(PROVIDED DATA Opens)

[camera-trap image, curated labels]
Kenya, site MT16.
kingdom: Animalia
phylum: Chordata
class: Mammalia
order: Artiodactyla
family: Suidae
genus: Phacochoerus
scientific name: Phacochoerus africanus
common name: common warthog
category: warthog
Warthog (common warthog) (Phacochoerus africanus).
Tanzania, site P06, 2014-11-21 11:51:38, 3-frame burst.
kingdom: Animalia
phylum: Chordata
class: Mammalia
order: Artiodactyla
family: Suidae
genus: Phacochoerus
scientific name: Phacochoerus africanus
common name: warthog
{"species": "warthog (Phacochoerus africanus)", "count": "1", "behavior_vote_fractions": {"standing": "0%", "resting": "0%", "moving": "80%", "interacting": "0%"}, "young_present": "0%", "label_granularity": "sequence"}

(PROVIDED DATA Closes)

» TASK DETAILS: Filter the entries and copy out every line with the word "site".

» THE COMPLETED TASK:
Kenya, site MT16.
Tanzania, site P06, 2014-11-21 11:51:38, 3-frame burst.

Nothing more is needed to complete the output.